_EXERCISE OBJECTIVE_
From the entries below, list each line with "negotiations".

_SUPPLIED MATERIAL_
== Segment start ==
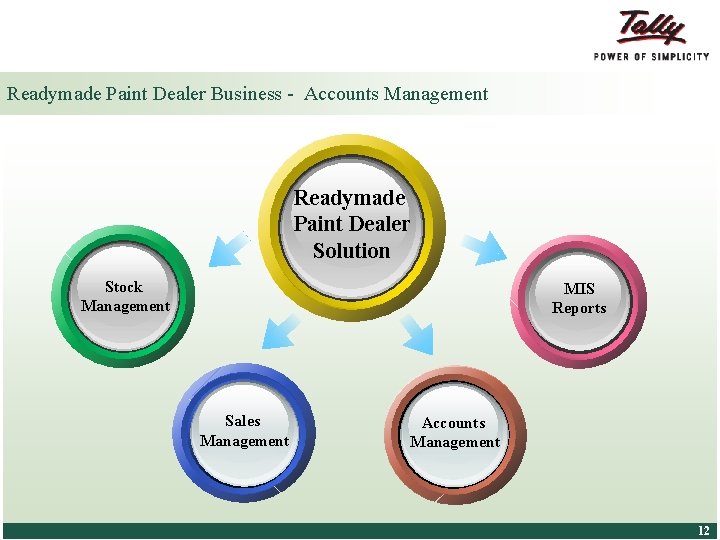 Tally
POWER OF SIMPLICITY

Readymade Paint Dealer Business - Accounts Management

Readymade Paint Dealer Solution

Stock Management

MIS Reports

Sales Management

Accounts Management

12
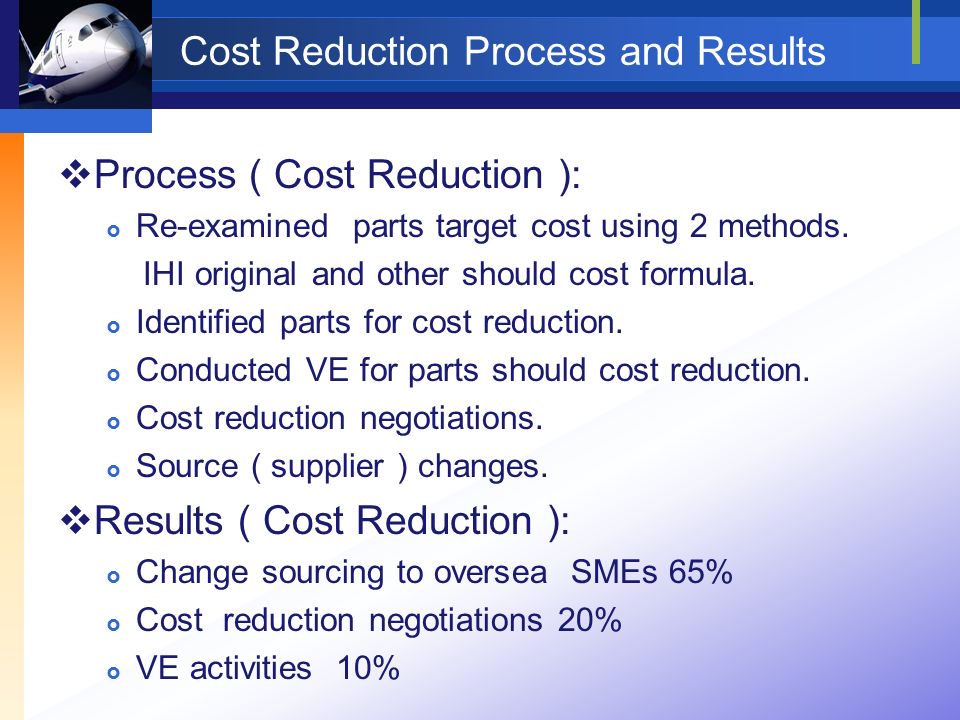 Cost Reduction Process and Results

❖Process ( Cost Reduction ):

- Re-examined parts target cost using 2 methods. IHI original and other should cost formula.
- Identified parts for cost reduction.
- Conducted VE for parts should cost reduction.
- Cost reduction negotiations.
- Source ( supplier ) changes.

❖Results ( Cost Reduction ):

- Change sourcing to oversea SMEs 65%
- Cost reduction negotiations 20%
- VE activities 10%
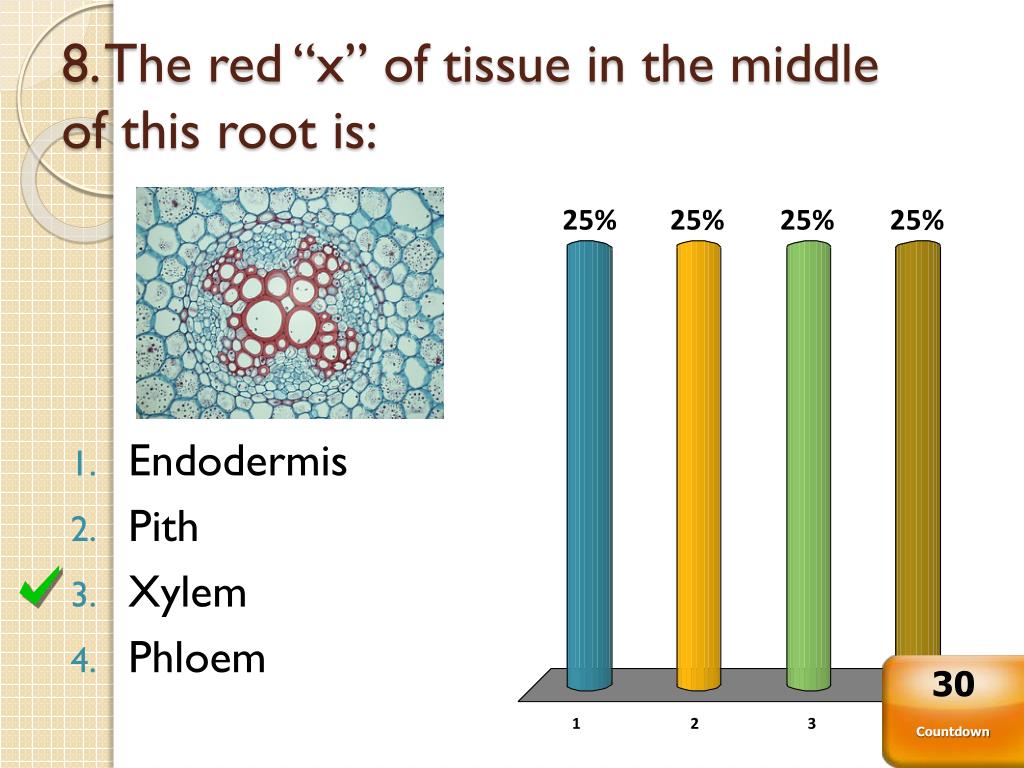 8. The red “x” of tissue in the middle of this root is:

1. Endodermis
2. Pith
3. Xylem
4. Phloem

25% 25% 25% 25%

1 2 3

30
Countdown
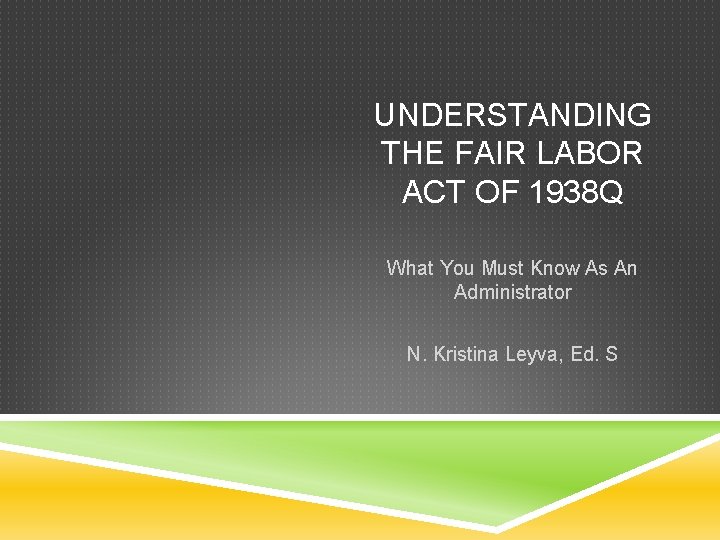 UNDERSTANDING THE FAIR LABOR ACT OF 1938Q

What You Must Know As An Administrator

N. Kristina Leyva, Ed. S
== Segment end ==
_ANSWER SPACE_
- Cost reduction negotiations.
- Cost reduction negotiations 20%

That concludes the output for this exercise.